In addition, subgroup analysis showed that consistency of non-prospective studies had significantly been decreased (Supplement 4), indicating the parameter prodesign may be a factor of heterogeneity in the included studies. The results of uNGAL in hierarchical summary receiver operating characteristic model presented β –0.51 (95% CI –143–0.4, Z = –1.09, P = .274) that reflect the SROC was symmetric, and the effect index representing discriminant ability λ 2.96 (95% CI 1.86–4.05), prompting a moderate diagnostic value of uNGAL for AKI. Similarly, β was 0.51 (95% CI –0.43–1.44, Z = 1.06, P = .289) for uIL-18 also reflected symmetric SROC and λ 1.41 (95% CI 0.53–2.29) prompted a moderate diagnostic value (Fig. 5, Supplement 5). Obviously, uNGAL was more significantly valuable than uIL-18 that had been verified in this model.

Figure 5.

Figure 5

Hierarchical summary receiver operating characteristic (HSROC) plot of urine neutrophil gelatinase-associated lipocalin (NGAL) and interleukin-18 to predict acute kidney injury. These data are based on the combined sensitivity and specificity weighted for the sample size of each data set reflected by the size of the circles, showing the average sensitivity and specificity estimate of the study results (solid square).

4. Discussion

More recently, numerous clinical studies have focused on the diagnostic accuracy of biomarkers in predicting AKI since accumulating evidence demonstrating the weak ability of “gold standard” Scr level.[18] Among these promising biomarkers approved lately, NGAL and IL-18 were understanding as a quick, accurate, and precise marker of genomic, transcriptomic, and proteomics techniques,[29,18] which implies that they could become a practical clinical test for diagnosis of AKI. IL-18 is synthesized as an inactive 23-kDa precursor mainly in proximal tubular epithelial cells and getting into tubular fluid after activated. Our choice for urine NGAL but not plasma or serum was in order to avoid the heterogeneity between blood and urine samples. Therefore, we only included the initial researches with needed data containing both uNGAL and uIL-18. Substantial studies existed only considering single uNGAL or uIL-18 were excluded.

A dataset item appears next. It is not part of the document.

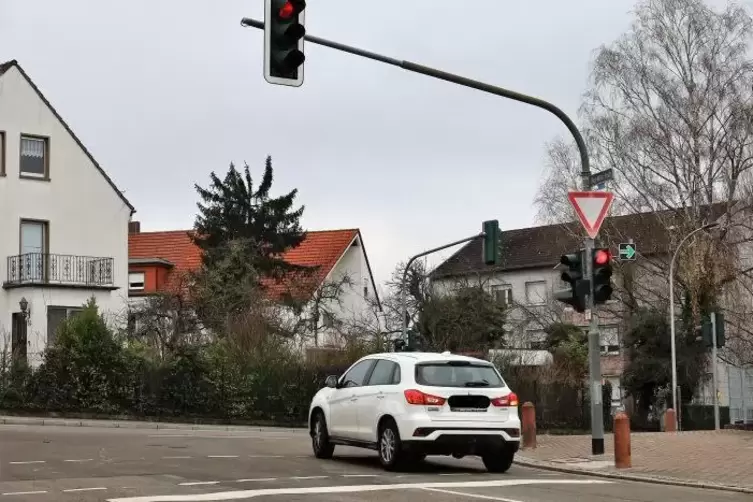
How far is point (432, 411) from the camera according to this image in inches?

Overall, the present meta-analysis has shown the superiority of uNGAL levels to uIL-18 for predicting the progression of AKI, which was demonstrated by the above values including the effect size of specificity, positive likelihood ratio, negative likelihood ratio, AUROC, and even the Lambda of HSROC.

One limitation of this analysis was the heterogeneity with these studies based on different institutions across the world. Meanwhile, varying time of biomarkers measurement, different definitions and various settings of AKI were used in the individual studies. For a predictive biomarker, it is important to determine the cutoff value between the health and disease group. However, we could not calculate the ideal cutoff value of uNGAL or uIL-18 for lack of raw data. We wish to finish it in our continued study. Threshold effects induced by variable cutoff values of the included studies may lead to the heterogeneity. But our analysis did not present the threshold effects. The cause of non-threshold effects maybe the design of studies (non-prospective ones reduce diagnostic effect both of uNGAL and uIL-18) and the study conducted by Liangos et al[39] which raised integral value of uNGAL. Included studies in this meta-analysis were constructed with a wide range of clinical settings. Our result is applicable with great most patients to a certain extent. However, AKI is also a defect associated with other comorbidities such as diabetes, arteriosclerosis, and higher immunological experience, which interfered with the sensitivity and specificity of the diagnostic test. Finally, the statistical approach used in this study is not capable of considering the different AKI severity stages on the analysis of the accuracy of the biomarkers.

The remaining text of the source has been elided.